Peptide biosynthesis within a neuron involves several steps occurring at the soma and during its travel to the nerve terminal, where it accumulates to be released under stimulatory conditions. We have measured hypothalamic TRH and TRH mRNA during ontogeny and circadian cycle and observed that TRH mRNA variations are more prominent than TRH ones. On the basis of these results and in vitro release experiments, we propose a compensatory mechanism working at the nerve terminal which is activated after release.

Evaluation of the role of prolyl endopeptidase and pyroglutamyl peptidase I in the metabolism of LHRH and TRH in brain

Intraneuronal peptide regulatory mechanisms are still poorly understood. The cytosolic enzymes prolyl endopeptidase (EC 3.4.21.26) and pyroglutamyl peptidase I (E.C.3.4.19.3) degrade both TRH and LHRH. Previous studies from this laboratory have not supported a role for these enzymes in the control of TRH levels. These studies have now been extended to cell and organ cultures and examine the effects of enzyme inhibition on LHRH. Exposure of dispersed hypothalamic cells or median eminences in culture to Z-Pro-Prolinal and pyroglutamyl diazomethyl ketone, specific inhibitors of prolyl endopeptidase and pyroglutamyl peptidase I respectively, did not change TRH content or recovery of released TRH. In vivo and in vitro treatment with these inhibitors did not modify the content of LHRH or recovery of this peptide upon release from several brain regions except in the olfactory bulb where an unexpected decrease in levels was observed. Olfactory bulb levels of TRH also decreased but only after prolonged in vivo inhibitor treatment. The decrease in olfactory bulb LHRH and TRH could not be accounted for by enzyme induction and is likely due to a non-specific or indirect effect of the inhibitors on the processing of these peptides. These studies demonstrate that levels of LHRH and TRH in brain are not controlled by cytosolic peptidases.
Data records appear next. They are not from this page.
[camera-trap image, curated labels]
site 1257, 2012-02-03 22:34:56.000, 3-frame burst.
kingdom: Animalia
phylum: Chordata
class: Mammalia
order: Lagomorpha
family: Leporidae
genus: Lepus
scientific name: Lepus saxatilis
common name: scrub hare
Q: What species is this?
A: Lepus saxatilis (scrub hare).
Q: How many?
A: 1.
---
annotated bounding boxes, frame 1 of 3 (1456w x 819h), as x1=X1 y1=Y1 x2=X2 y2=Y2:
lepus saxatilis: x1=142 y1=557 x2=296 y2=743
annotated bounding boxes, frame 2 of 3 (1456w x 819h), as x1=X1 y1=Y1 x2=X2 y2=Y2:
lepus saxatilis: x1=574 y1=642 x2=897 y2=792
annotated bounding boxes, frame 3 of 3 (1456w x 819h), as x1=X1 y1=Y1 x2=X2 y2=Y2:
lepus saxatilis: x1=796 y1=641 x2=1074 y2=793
Specific inhibitors of pyroglutamyl peptidase I and prolyl endopeptidase do not change the in vitro release of TRH or its content in rodent brain

Pyroglutamyl diazomethyl ketone and N-benzyloxycarbonyl prolyl prolinal, specific inhibitors of pyroglutamyl peptidase I and prolyl endopeptidase respectively, were used to study the possible role of these enzymes in the regulation of thyrotropin releasing hormone turnover. In vitro thyrotropin releasing hormone release by male rat hypothalamic slices was studied. Combined in vitro treatment with 10(-5)M of both inhibitors totally inhibited both enzymatic activities. The treatment did not affect basal or 56 mM K+ induced thyrotropin releasing hormone release or thyrotropin releasing hormone levels in slices. Repeated combined intraperitoneal injections of the two inhibitors for up to 12 hours produced a 70%-95% reduction in mouse brain pyroglutamyl peptidase I specific activity and a 65%-85% reduction in prolyl endopeptidase specific activity. Thyrotropin releasing hormone levels were unaffected by this treatment in all regions tested. The data suggest that these two enzymes are not involved in the intra- or extracellular control of thyrotropin releasing hormone levels in brain or hypophysis.